(Records of scene-based spatial questions)
== == ==

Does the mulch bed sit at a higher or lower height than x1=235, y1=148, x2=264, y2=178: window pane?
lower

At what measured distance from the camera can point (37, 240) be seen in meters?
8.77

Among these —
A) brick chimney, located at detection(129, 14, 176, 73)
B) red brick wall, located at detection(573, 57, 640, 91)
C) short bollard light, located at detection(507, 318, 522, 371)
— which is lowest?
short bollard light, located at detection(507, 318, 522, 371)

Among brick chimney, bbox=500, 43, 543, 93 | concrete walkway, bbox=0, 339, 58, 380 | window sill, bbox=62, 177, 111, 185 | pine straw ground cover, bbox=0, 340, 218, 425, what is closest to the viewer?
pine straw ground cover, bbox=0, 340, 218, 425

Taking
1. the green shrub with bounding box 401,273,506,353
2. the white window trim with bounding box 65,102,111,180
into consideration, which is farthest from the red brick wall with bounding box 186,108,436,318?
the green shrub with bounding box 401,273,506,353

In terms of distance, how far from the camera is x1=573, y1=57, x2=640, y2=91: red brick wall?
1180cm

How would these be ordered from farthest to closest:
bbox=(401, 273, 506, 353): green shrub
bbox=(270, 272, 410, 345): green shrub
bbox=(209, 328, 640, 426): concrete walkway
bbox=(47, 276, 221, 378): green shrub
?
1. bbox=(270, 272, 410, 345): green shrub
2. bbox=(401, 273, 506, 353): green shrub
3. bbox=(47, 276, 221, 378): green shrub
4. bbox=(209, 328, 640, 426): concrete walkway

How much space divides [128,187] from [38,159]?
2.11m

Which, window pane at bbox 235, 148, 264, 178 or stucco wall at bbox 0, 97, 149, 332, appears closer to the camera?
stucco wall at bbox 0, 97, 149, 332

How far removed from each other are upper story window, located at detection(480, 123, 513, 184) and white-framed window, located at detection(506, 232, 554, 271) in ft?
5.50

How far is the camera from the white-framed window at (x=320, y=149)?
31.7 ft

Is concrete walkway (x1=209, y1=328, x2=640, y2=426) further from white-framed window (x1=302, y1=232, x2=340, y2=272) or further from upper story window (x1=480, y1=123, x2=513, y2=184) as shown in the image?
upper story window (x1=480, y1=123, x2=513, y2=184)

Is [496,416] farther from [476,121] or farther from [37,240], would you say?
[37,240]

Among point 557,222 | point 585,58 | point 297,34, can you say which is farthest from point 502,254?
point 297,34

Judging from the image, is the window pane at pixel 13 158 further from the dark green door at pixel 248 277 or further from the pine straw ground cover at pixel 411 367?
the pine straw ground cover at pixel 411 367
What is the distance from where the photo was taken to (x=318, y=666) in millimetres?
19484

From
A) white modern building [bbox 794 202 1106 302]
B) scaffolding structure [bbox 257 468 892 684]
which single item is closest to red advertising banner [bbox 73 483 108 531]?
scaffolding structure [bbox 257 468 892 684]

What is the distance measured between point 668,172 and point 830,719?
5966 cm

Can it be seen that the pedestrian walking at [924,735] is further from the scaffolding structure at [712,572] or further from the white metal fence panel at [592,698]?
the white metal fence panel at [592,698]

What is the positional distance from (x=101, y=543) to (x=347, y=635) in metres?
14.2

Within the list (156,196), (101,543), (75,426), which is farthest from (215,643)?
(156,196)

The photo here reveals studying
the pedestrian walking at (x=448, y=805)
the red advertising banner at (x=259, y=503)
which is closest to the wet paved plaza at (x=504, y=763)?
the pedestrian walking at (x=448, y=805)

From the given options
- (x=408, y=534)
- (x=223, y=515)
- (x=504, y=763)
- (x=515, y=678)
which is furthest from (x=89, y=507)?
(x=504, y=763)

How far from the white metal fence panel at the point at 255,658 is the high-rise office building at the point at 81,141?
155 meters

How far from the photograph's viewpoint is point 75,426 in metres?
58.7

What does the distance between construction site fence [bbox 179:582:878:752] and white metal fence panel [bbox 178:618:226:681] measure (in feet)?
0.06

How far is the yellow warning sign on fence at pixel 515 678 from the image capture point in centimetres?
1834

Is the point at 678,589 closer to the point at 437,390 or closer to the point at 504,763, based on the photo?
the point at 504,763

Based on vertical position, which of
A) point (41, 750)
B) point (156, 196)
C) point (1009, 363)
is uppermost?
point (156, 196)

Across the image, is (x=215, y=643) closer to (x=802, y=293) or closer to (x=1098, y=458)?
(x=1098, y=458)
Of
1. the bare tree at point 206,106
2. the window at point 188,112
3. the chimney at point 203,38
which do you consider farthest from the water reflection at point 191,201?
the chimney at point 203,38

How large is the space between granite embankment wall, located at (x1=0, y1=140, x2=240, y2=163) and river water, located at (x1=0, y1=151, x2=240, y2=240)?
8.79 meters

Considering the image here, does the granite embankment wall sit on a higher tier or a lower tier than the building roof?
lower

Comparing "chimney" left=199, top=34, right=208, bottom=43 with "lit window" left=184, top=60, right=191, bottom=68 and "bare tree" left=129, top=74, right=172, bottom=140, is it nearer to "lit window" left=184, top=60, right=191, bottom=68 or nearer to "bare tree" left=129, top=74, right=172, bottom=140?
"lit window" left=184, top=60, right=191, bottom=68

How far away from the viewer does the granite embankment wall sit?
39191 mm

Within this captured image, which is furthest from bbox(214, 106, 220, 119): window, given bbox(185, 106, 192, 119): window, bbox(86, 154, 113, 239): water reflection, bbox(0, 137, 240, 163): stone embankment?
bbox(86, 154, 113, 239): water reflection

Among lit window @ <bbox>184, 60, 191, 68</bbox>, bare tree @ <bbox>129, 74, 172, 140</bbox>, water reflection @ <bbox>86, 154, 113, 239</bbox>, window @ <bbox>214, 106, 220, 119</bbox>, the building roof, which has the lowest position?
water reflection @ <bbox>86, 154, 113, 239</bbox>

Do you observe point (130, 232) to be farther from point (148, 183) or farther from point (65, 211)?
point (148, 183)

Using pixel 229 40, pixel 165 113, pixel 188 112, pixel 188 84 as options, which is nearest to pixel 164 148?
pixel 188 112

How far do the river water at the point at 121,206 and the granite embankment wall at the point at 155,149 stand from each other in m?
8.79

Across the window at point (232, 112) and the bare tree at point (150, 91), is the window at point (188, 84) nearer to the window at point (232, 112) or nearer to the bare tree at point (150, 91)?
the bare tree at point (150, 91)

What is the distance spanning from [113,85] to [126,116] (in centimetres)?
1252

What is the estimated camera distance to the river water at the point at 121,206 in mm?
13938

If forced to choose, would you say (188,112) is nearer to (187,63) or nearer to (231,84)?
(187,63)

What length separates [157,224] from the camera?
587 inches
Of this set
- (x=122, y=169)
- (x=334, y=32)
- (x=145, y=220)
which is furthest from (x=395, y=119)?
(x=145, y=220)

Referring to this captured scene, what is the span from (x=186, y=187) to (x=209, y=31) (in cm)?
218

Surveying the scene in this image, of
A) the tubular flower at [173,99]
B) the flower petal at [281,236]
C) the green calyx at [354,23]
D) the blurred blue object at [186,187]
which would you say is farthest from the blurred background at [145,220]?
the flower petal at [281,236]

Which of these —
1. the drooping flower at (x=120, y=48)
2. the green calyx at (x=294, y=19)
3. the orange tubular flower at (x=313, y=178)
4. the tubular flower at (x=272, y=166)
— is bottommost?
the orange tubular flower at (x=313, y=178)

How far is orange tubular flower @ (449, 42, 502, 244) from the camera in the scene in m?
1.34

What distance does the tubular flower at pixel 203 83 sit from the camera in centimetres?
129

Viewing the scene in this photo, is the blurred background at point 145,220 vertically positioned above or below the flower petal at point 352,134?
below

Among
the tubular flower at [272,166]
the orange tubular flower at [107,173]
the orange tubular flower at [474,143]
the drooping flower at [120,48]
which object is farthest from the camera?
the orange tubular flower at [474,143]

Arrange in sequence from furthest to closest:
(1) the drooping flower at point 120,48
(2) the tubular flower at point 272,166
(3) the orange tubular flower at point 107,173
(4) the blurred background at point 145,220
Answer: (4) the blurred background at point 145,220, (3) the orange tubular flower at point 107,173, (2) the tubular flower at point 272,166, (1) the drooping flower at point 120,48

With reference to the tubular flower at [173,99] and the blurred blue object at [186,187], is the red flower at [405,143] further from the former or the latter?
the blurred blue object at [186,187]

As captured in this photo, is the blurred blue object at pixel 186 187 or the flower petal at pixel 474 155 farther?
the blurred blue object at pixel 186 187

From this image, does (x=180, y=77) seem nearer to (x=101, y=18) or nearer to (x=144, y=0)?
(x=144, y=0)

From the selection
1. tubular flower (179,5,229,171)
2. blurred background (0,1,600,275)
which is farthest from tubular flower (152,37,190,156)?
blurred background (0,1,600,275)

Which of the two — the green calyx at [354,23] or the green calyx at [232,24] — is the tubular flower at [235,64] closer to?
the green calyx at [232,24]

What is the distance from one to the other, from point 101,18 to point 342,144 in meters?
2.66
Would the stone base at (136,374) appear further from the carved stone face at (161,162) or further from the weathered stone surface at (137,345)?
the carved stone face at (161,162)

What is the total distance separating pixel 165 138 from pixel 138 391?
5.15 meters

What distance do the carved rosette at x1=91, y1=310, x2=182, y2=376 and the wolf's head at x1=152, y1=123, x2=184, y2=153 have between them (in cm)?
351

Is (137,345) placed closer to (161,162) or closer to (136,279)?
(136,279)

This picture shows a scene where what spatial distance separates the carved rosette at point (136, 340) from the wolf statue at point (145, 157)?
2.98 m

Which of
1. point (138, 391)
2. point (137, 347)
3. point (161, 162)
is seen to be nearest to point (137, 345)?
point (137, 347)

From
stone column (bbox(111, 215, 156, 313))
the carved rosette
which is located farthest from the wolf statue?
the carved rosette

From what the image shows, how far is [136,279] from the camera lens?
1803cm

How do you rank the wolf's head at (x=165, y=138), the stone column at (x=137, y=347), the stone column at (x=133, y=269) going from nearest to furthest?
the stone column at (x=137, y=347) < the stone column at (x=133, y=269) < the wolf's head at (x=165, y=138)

== == ==

Goal of the exercise -
Rewrite the records from the line with "As captured in" to the line with "5.15 meters", putting "trumpet flower" wherever "tubular flower" appears and leaving everything else unchanged.

Answer to this problem -
As captured in this photo, is the blurred blue object at pixel 186 187 or the flower petal at pixel 474 155 farther?
the blurred blue object at pixel 186 187

From this image, does (x=180, y=77) seem nearer to (x=101, y=18) or nearer to (x=144, y=0)?
(x=144, y=0)

From the selection
1. trumpet flower (179,5,229,171)
2. blurred background (0,1,600,275)
which is farthest from trumpet flower (152,37,190,156)?
blurred background (0,1,600,275)

Which of the two — the green calyx at [354,23] or the green calyx at [232,24] — is the trumpet flower at [235,64] closer to?
the green calyx at [232,24]

What is the distance from one to the other, from point 101,18 to point 342,144 in meters?
2.66
Would the stone base at (136,374) appear further from the carved stone face at (161,162) or further from the weathered stone surface at (137,345)?
the carved stone face at (161,162)

What is the total distance separating pixel 165 138 from pixel 138 391?
5.15 meters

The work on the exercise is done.